May 14, 2019 13:32
President Moon Jae-in met with World Food Programme Executive Director David Beasley on Monday to discuss food donations to North Korea.
Beasley, who is in Seoul for a forum organized by the Ministry of Agriculture, Food and Rural Affairs, also met with Unification Minister Kim Yeon-chul and Foreign Minister Kang Kyung-wha.
The U.S. government had made it clear it will not intervene if South Korea sends food aid to the North. But North Korea has just carried out several missile tests again, so the South Korean government's haste has raised some eyebrows.

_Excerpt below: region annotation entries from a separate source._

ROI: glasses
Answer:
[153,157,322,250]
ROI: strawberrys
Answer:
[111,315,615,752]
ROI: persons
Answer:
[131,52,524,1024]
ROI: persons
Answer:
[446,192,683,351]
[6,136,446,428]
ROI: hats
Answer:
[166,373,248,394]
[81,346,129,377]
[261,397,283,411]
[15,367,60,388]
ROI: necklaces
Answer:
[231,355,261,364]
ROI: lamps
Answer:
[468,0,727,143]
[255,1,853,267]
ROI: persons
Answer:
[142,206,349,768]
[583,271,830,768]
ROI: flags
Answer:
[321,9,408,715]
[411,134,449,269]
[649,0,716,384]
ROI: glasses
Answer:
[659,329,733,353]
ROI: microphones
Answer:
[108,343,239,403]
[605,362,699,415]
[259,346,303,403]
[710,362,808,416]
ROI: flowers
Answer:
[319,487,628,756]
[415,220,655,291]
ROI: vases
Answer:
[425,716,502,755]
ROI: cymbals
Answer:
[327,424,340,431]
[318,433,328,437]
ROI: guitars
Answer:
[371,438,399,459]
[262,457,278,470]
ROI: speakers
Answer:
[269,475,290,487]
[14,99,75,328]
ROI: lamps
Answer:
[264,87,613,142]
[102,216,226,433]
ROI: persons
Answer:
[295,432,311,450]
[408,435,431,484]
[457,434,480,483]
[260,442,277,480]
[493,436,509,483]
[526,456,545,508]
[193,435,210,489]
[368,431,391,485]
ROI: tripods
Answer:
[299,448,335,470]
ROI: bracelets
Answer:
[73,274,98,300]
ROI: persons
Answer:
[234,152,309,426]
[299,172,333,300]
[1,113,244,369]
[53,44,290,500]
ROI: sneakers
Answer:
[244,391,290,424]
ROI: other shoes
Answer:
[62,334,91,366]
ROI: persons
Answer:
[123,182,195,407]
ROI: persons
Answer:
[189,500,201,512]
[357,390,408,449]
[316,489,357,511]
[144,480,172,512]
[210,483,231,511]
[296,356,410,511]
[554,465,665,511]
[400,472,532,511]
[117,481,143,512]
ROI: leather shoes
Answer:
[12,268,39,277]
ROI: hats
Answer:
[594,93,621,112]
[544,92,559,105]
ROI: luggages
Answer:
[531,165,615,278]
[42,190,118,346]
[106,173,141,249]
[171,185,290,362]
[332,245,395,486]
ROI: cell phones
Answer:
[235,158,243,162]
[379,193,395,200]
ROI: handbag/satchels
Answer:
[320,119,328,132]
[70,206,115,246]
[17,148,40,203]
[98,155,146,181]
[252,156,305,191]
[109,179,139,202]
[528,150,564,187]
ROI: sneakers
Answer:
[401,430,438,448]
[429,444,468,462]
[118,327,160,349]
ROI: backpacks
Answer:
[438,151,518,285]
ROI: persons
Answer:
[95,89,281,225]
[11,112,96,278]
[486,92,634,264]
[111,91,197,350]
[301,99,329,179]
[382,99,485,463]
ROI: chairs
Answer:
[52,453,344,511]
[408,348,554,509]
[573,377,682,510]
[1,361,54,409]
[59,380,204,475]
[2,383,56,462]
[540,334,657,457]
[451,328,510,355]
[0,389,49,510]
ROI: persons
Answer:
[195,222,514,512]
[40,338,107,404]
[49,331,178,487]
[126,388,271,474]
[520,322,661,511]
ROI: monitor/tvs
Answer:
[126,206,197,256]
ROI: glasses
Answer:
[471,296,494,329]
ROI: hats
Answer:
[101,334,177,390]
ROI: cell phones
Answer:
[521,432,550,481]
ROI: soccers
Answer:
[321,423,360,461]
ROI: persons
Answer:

"Beasley talked about recent WFP reports on the food shortage in North Korea, and expressed concerns about seriously low food rations there," Cheong Wa Dae said Monday. "He stressed the importance of emergency humanitarian aid to the vulnerable people of North Korea, and President Moon agreed."
In his meetings with Kang and Kim, Beasley asked for the government's participation in aid programs for vulnerable groups in North Korea including infants, toddlers, and pregnant women, highlighting the need to separate the political and humanitarian agenda. They reportedly discussed the timing and scale of aid as well.

In a report on food security in North Korea released on May 3, the WFP and the Food and Agriculture Organization of the UN wrote that the food shortage in North Korea this year is the worst in a decade, and the impoverished country needs 1.36 million tons of food aid.
But the U.S. is in favor of caution. Stephen Biegun, the U.S. special representative for North Korea, reportedly expressed concerns during his recent visit to Seoul that North Korea could misappropriate food aid for the military.
"In previous years, actually, North Koreans had begun to buy some assistance on the open market to make up the gap that they needed," said Scott Snyder at the Council on Foreign Relations in an interview with the Voice of America on Saturday. "I think that if we are talking about providing assistance that removes the incentive for North Koreans to go out and purchase food on the open market... then we are actually beginning to subsidize the regime, and I think that would be a wrong way to go."
He added the only justifiable way for South Korea to give direct food aid without going through the WFP would be to make North Korea buy it.